Have you met with a Genetics Counselor to conduct a formal familial and personalized risk assessment for you to ensure that the assessment of your risk as "moderate" is accurate in light of all relevant factors? If in their professional opinion you were at higher risk, perhaps they could help you obtain coverage of enhanced screening by MRI.

A number of genes have been shown to increase risk for breast cancer besides BRCA1 and BRCA2. Since 2009, "multi-gene panel testing" for such additional genes has become more common. A Genetic Counselor can also discuss with you the pros and cons of wider multi-gene panel genetic testing. Some embrace such testing and the knowledge it can provide, and others decide against it for various reasons. Among the cons of panel testing: some multigene panels may include genes which lack of consensus practice guidelines for dealing with pathogenic (harmful) mutations; there may be no effective screening and/or risk management options for some cancer types associated with certain genes; less studied genes tend to have a larger number of variants of unknown significance; and there may be some genes for which there is very limited information about the level of risk associated with a pathogenic mutation (e.g., estimated risk is based on a single or few variants).

BarredOwl

Hi bmh:

Not only can family history evolve over time (e.g., if an additional family member was diagnosed with breast cancer or another type of cancer), but the research on models of breast cancer risk assessment is ongoing and their may be new and/or better models in use today. See for example, this recent report:

Summary: https://connection.asco.org/magazine/exclusive-cov...

Original Research Abstract: http://jco.ascopubs.org/content/33/28/3137.abstrac...

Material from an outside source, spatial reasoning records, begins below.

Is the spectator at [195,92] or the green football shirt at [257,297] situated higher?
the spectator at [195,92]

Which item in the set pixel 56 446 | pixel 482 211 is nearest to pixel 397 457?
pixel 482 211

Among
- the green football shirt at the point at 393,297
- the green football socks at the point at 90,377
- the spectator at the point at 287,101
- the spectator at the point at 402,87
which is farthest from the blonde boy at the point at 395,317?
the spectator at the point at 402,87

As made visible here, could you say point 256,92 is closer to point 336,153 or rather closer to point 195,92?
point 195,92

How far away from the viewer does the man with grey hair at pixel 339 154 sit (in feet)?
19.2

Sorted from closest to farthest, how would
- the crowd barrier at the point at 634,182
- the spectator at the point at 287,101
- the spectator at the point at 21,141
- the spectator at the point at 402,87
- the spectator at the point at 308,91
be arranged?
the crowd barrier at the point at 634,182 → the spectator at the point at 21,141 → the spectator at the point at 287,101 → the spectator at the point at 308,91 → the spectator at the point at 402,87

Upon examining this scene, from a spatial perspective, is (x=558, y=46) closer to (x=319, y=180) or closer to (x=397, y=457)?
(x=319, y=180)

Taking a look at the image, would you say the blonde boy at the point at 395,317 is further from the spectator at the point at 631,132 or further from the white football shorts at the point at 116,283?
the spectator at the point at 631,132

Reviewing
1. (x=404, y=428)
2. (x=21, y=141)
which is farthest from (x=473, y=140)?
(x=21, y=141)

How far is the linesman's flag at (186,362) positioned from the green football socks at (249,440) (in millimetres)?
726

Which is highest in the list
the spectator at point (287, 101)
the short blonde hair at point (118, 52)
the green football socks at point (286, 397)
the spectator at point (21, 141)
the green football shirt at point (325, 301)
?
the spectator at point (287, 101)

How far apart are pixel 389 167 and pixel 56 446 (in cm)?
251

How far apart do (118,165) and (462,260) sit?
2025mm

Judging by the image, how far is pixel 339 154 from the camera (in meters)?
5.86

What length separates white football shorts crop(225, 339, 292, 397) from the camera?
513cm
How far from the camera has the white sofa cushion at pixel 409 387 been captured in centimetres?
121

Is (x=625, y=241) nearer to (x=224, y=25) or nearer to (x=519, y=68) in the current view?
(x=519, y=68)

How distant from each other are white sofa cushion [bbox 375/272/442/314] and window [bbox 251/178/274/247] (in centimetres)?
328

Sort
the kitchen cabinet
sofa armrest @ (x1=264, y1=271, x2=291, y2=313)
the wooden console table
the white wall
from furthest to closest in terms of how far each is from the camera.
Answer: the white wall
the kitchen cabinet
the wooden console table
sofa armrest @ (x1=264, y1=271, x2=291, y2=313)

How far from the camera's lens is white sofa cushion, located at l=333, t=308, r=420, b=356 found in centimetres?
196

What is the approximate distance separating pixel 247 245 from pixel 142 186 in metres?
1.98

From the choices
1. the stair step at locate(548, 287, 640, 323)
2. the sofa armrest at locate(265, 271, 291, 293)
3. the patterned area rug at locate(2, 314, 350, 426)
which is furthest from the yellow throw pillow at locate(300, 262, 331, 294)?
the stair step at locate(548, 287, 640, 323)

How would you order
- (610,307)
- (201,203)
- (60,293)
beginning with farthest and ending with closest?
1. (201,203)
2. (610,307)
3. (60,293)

I think it would be well worth your time to seek an updated assessment and consultation.

BarredOwl

I don't have problems with density, but I do have risk factors and I've had genetic testing. Wanted to share my experience with genetic testing in case it helps with your situation. I'm 62. I had genetic testing done - BRCA 1&2 plus 3 panels. The panels I had done were the ones for which there are no guidelines at this time. Family history is mother diagnosed with bc mid 70's and doing fine. Maternal aunt died of bc in early 70's/refused mastectomy. Cousin died of bc premenopausal. No one else in family has had genetic testing. I was hesitant about panels because of the anxiety it would produce if they came up as inconclusive or positive, and they didn't know what to do with the results. I forget the names of the 3 panels I had done but I was told that if I tested positive for one of the panels (and I forget which one) that I would be eligible for an MRI based on the test. I was also told that because of family history/risk, that if everything came back negative, I would be eligible for chemoprevention - Evista. Everything came back completely negative, no inconclusives or variants. Do you know what they mean by "moderate" risk or why you are considered moderate risk? After the testing,I was told that I am still considered increased risk - lifetime risk is 15%. I am confused about how/why 15% is considered increased risk because I thought that the lifetime risk for the average woman is 12%. The risk calculator they used is at cancer.gov. It compares my lifetime risk of 15% to that of the lifetime risk for an average woman my age - but they say an average woman's risk my age is 8.6% not 12% and so it gets confusing. I don't know if my risk is double or just 3 points higher. I haven't decided about Evista. I would consider a second opinion.